** DATA LISTING follows **

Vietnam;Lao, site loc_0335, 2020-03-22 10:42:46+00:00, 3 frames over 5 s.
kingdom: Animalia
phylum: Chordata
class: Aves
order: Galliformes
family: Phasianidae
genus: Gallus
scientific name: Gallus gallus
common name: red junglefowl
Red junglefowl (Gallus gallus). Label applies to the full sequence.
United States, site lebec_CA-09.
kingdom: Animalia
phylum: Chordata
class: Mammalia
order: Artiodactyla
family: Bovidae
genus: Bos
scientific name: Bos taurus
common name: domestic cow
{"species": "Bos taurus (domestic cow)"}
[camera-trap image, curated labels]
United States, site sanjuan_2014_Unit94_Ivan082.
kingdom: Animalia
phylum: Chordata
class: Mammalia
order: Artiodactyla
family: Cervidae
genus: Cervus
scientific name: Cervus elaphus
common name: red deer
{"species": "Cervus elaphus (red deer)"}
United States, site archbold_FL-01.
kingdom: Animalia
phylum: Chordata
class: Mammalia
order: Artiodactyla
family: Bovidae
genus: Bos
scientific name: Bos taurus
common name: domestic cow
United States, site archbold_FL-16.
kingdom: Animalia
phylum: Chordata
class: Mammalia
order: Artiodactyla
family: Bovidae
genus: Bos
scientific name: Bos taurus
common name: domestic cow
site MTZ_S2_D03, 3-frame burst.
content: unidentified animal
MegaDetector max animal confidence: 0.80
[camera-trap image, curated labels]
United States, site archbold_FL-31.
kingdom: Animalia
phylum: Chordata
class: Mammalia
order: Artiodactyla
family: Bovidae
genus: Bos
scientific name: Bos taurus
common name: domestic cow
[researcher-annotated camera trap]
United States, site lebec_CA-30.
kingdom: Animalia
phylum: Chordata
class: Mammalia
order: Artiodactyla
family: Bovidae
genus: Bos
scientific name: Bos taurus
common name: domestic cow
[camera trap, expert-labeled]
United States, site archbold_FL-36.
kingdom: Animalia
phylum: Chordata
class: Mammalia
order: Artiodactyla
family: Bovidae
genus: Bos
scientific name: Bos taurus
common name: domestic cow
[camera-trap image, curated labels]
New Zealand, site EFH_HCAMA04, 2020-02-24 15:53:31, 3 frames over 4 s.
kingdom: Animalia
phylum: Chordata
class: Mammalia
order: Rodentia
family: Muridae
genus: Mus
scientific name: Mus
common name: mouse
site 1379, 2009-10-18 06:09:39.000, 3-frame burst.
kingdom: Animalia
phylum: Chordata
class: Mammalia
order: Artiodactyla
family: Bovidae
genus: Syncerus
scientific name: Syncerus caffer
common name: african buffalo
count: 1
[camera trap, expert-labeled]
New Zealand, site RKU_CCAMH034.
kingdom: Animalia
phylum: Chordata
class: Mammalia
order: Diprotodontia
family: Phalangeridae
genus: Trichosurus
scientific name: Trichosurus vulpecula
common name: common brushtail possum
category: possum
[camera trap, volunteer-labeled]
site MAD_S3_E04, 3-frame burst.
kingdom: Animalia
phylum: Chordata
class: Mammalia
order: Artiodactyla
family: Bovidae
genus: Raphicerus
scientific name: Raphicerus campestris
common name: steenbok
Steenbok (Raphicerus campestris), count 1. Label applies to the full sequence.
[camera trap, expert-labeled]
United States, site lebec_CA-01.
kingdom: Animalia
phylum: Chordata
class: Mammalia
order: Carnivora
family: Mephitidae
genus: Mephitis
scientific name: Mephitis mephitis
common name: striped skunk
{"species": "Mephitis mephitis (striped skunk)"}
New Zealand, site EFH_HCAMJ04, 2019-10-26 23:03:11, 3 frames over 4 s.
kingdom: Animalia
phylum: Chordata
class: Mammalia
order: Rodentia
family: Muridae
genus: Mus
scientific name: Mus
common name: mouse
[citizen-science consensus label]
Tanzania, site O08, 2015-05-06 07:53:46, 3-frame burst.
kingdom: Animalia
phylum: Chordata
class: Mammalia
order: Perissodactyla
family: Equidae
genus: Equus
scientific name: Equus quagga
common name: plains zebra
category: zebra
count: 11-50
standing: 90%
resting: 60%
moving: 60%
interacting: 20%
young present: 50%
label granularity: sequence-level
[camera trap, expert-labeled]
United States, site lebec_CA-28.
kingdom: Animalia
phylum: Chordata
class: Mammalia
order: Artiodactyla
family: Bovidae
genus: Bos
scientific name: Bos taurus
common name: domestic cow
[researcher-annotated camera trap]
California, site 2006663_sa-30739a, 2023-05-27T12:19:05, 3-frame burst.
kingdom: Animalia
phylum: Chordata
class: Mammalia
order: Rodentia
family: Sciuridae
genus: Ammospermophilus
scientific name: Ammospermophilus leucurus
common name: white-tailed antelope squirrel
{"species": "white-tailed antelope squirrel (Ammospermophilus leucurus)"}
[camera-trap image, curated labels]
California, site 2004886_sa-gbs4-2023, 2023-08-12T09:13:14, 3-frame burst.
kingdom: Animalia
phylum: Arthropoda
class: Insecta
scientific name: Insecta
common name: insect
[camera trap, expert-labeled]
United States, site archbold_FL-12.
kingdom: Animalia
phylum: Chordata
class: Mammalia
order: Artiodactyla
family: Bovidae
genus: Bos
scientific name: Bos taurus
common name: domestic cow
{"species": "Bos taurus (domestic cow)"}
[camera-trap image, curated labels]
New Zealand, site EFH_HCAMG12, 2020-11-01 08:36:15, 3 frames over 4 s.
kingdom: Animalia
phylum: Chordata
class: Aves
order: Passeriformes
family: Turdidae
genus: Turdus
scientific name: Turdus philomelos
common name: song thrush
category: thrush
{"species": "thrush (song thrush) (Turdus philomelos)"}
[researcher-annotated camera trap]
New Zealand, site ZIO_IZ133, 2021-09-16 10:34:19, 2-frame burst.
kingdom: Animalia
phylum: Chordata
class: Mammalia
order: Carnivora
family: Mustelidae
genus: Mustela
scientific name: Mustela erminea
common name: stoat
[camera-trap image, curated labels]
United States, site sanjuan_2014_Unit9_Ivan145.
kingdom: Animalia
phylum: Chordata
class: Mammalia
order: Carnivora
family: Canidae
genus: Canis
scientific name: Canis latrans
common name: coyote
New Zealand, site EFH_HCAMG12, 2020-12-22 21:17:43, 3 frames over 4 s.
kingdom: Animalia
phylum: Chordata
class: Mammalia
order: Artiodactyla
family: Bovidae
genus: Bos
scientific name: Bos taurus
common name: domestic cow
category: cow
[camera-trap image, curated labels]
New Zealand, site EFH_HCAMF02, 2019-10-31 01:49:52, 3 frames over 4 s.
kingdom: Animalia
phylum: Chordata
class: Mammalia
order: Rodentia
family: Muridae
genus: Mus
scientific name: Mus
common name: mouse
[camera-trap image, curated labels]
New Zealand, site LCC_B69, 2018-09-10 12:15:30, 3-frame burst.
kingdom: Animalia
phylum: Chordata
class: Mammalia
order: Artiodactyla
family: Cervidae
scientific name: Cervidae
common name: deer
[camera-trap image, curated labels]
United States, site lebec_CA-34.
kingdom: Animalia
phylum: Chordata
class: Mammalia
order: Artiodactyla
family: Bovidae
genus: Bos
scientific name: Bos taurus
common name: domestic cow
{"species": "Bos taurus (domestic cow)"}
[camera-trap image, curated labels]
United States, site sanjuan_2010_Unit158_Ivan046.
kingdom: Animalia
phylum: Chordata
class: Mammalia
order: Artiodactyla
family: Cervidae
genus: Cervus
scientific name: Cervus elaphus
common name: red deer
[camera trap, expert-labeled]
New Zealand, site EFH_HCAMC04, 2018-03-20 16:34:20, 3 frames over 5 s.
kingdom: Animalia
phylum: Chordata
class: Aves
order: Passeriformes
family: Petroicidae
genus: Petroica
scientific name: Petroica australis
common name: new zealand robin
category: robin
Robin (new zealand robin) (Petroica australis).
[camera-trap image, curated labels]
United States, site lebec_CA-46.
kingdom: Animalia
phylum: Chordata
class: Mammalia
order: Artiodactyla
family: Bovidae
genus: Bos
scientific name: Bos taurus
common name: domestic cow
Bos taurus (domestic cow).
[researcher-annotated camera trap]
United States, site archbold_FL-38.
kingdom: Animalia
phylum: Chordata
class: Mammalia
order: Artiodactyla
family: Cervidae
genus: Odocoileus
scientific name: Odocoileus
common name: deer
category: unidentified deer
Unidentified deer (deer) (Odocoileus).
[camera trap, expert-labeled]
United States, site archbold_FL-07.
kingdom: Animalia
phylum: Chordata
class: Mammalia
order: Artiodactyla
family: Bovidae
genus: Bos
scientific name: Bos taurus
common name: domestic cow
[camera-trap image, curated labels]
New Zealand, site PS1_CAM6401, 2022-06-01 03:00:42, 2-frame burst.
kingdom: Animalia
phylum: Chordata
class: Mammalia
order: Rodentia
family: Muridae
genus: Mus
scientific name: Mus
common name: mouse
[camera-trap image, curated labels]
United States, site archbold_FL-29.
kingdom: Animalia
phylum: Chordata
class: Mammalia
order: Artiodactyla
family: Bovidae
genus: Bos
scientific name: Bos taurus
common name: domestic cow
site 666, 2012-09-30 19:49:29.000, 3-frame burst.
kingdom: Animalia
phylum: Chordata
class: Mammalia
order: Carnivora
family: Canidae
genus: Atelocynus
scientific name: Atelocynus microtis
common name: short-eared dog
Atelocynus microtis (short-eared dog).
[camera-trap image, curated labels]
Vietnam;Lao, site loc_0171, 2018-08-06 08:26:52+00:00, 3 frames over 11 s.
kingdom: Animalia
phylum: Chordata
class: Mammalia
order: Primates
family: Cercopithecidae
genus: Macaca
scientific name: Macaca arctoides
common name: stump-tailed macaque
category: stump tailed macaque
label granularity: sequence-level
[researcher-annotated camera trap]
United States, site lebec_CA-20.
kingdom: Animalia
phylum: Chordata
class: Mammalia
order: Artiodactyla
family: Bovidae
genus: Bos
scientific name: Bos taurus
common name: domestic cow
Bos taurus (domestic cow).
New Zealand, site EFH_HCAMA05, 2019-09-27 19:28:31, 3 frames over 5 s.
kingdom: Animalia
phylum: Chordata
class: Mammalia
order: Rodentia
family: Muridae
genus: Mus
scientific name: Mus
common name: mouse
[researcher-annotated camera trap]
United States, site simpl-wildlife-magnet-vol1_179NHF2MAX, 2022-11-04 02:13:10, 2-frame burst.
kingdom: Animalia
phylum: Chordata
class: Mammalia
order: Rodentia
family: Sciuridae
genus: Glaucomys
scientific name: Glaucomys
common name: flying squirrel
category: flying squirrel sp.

** End of DATA LISTING **

For the word "California", report how many lines of the records contain it; respond with the number only.

- **WRITTEN ANSWER**
2